Print

Please login or register.
1 Hour 1 Day 1 Week 1 Month Forever
Login with username, password and session length

[dacker]

• My family's primary PC has four users accounts, 3 are Standard Users and mine is Admin
• My DNS-323 has four corresponding directories, one for each Windows User, plus a "Public" directory
• I would like each Standard User to have read/write permission on their own directory and on the Public directory but have no access of any kind to any other directories.  As the Admin for both the PC and the NAS drive, I want to retain complete access to everything.
• I also want all four accounts to be able to access the NAS drive as described above seamlessly, without having to login to the NAS drive as an extra step.

What's the best/easiest way to set this up? Should I be doing this via Windows security, the NAS drive's User controls, or a combo of both?  I know just enough to be dangerous, so I'd appreciate an expanded explanation.

Thanks!

[jhtopping]

I would start by using the web interface and go to Advanced-> Users / Groups and add a user for each family member.  Next I would create a group for each family member AND a group named Public.  Next, I would add each user to the the proper group with the desired Read/Write permissions.  When done, the Group List would look like the following.
    NO.       Group Name     User Name
       1        Father             Father
       2        Mother            Mother
       3        Daughter         Daughter
       4        Son                Son
       5        Public             Father, Mother, Daughter, Son

Under Windows you would need to create 5 Mapped drives with the drive letters F:, M:, D:, S: and P:.
I would hope that Windows would allow you, as Admin, the ability to restrict the drives that can be accessed by each user.

This should get you started.

[Steve Pitts]

Not the OP, but how do you achieve your suggested configuration?? I am using v1.10 firmware, which I guess may play into this issue, but I can only assign each user to a single group

[jhtopping]

When you are in Users / Groups, select the Group option and you can create a new group.  When the groups are created, use the Group Settings section to select a user, then select the desired group from the drop-down list and finally select Add function to the right of the list of users.  Finally, review the two lists at the bottom of the page.

[Steve Pitts]

I do all of that and each user is only a member of the last group they were added into not all of them.

[jhtopping]

It is a good thing I am not a betting person, Steve is correct.  I have never had a reason to try this, but it does appear that a user can not be a member of two different groups, at least when viewed through the web interface.

@Steve Pitts, since you are running fun_plug 0.5, can you confirm what is happening under the covers?

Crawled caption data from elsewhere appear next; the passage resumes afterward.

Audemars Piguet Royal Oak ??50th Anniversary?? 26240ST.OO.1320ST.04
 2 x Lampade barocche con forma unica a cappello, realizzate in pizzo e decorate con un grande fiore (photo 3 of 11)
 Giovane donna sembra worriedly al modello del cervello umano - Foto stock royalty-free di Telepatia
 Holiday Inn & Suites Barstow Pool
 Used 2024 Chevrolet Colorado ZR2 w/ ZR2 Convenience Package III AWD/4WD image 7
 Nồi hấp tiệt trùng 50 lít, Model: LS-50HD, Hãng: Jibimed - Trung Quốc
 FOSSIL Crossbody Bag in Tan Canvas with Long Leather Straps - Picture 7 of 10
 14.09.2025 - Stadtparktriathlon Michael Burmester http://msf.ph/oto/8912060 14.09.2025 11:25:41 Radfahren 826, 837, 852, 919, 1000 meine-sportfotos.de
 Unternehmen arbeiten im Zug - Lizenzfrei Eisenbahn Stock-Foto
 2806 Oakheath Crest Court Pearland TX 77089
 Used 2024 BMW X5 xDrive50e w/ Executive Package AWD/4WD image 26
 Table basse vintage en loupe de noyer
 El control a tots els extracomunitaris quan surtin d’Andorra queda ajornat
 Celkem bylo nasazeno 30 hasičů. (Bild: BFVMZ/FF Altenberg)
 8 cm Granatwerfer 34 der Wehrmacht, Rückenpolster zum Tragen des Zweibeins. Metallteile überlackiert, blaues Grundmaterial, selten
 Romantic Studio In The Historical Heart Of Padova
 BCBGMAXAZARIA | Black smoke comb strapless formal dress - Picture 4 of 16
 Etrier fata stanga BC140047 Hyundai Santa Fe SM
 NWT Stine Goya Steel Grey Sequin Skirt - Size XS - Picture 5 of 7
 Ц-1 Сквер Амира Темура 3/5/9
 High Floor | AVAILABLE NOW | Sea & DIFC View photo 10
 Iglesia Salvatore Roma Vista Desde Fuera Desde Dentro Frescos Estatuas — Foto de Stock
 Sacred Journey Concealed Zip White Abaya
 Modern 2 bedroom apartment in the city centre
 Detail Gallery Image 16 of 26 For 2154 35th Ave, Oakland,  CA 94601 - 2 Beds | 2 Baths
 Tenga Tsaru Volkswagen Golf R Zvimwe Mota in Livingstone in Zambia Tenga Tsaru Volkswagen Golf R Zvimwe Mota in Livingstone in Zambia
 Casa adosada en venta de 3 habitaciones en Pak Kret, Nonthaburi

Updated 11/09/11.  On my primary 323 unit, I have two and one group.  The Group List at the bottom of the page will show both user names.  

On a test/backup 323 unit, I created four users and four groups and then added different users to multiple groups.  When I tried different things the information reported in the User List and Group List would change.  It appears to me that the Web User Interface has a buffer space problem and is not able to create accurate user and group lists.  JHT

[Steve Pitts]

since you are running fun_plug 0.5, can you confirm what is happening under the covers?

Ooh, a challenge

Just because I'm running funplug doesn't mean that I know my way around Linux, but you have just forced me to expand my knowledge a little bit, and the more that I read about Unix/Linux users, groups and file permissions, the more it makes sense that a user is restricted to a single group.

Anyone that knows more about Linux, especially the implementation on the DNS-323, is welcome to correct me, but from my reading it seems that each file is associated with a single user and a single group and that each user has a default (primary) group associated with it. Whilst it is possible (through the command line tools) to assign a user to multiple groups (and indeed, on my unit, all users are associated with a group allaccount, with a group id of 100, as well as the one it is assigned to by the web interface) the remotely connected user is going to have no way of changing their primary group and thus only that group is going to matter when they are trying to access files over the network.

It appears to me that the Web User Interface has a buffer space problem and is not able to create accurate user and group lists

No idea whether it is a buffer space issue, or something else, but on my system the list of groups displayed by the web interface doesn't tie up with what is in /etc/groups but also isn't restricted to the groups mentioned in /etc/passwd, so I'm at a loss as to where it gets the list from. I've tried having a dig around in the ASP source that drives that page but I can't figure out where it gets the functions that it uses to display the two lists, as they don't seem to be anywhere within the page or either of the Javascript files it pulls in.